NABO News April 2017 Editorial

Editorial

 

From dark arts, via 100 feet-wide locks, to volunteer lock-keepers

Editor Peter Fellows introduces a packed issue

We emerged from hibernation in March and a group took our shared narrowboat out for the first time this year, to introduce a new shareholding family to the joys of the cut. Although it was a fine, warm(ish) day, there were very few moving boats – possibly just as well while the new family got to grips with the tiller! I was surprised at the amount of floating debris in the Coventry Canal, presumably from storm Doris a few weeks before, and we had several stops to clear the prop. CRT contractors had also been out on the job, removing large trees that had fallen across the canal. In her column, Chair Stella is also emerging from the winter, with a myriad jobs that need doing come spring.

Many Council members were otherwise engaged and so the March meeting was cancelled, giving Fly on the Wall the day off, but there’s been a lot happening at CRT over the last few weeks ‒ all reported in this issue: the boat licensing review is underway; there are updates on progress to transfer EA’s waterways and the impact of HS2; price increases on CRT-owned moorings; a new interim head of boating, following Mike Grimes’ departure at Easter; and developments at Paddington Basin. Plus a government consultation on red diesel that no-one seems to have heard about.
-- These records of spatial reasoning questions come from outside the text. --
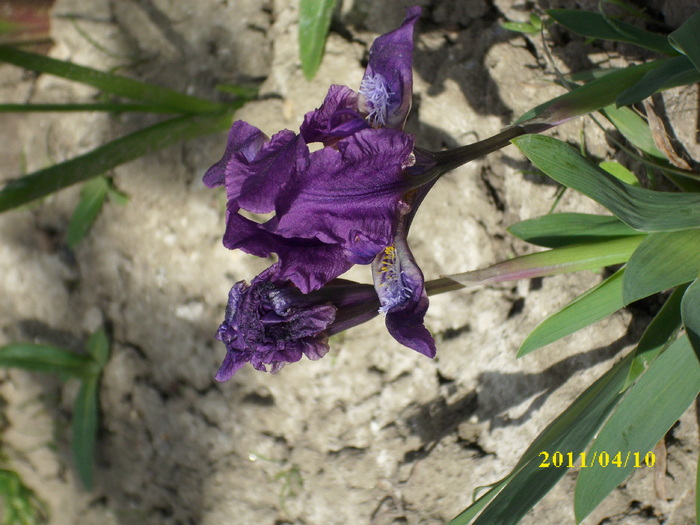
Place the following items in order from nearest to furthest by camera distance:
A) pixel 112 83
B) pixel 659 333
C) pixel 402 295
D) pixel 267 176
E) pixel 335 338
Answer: pixel 267 176 → pixel 402 295 → pixel 659 333 → pixel 112 83 → pixel 335 338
Mike Rodd reports on the National Inland Navigation Forum AGM in February and there is a list of floating markets that you might want to visit this year.
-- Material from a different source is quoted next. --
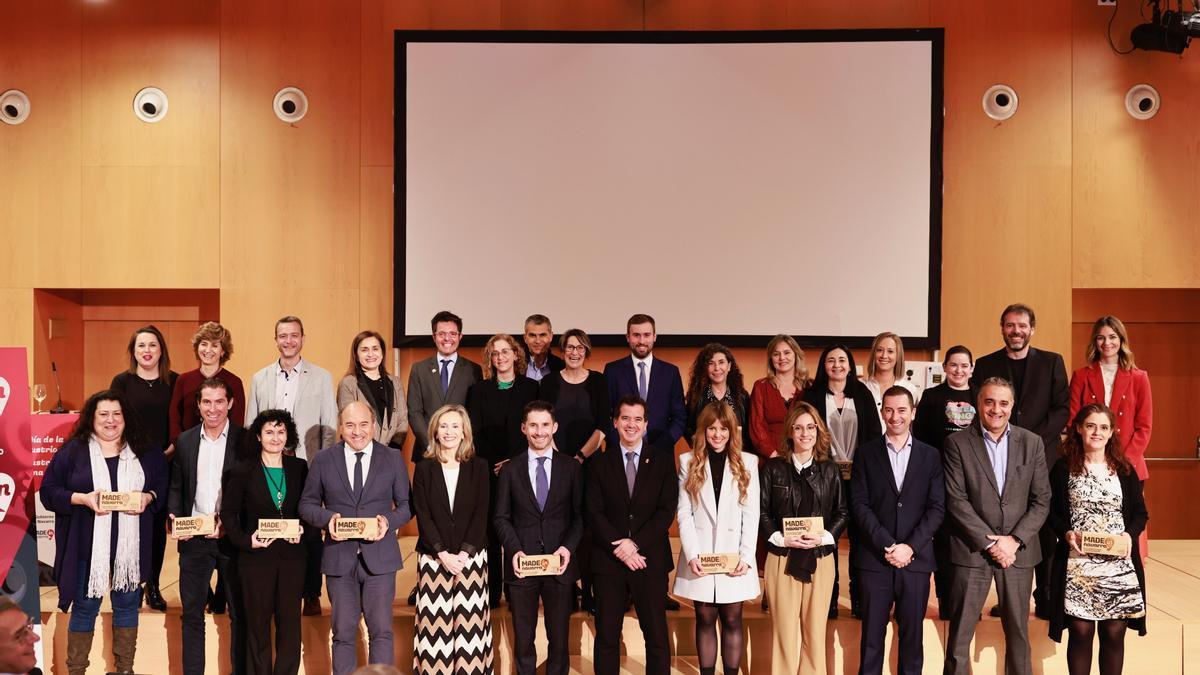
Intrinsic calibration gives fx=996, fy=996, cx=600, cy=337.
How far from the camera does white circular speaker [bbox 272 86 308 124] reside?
6934 mm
In the boating section, Helen Hutt has an expensive clean-out of her diesel tank, diesel tanks being something I guess many of us simply forget about, and David Fletcher experiences a fascinating world of boating through 100+ feet-wide locks on the Panama Canal, aboard a 90,000 tonne vessel. I have also included an article on galvanic isolators for those readers, who like me, previously thought that hull corrosion due to galvanic currents was simply some manifestation of the dark arts.

Several readers have contributed their views in this issue, both in ‘Talking Points’ and in the letters pages: Jim Batty has some fresh perspectives on low-impact, online moorings for residential boaters; there are differing views on Scottish Canals’ proposal to turn one of the caissons on the Falkirk Wheel into a pedestrian viewing platform, thus reducing the opportunities for hire and private boats to pass between the Union and Forth and Clyde Canals; and Mark Tizard has some thoughts on the activities of volunteer lock-keepers. Mark Holdsworth describes the charity ‘The Narrowboat Sessions’, which raises money for Cancer Research, while promoting unsigned musicians. There is also a look at problems with boats hanging up in locks on the L&L Bank Newton flight ‒ and now we know where many of the new boats in London have come from. Enjoy this issue and the warmer weather to come.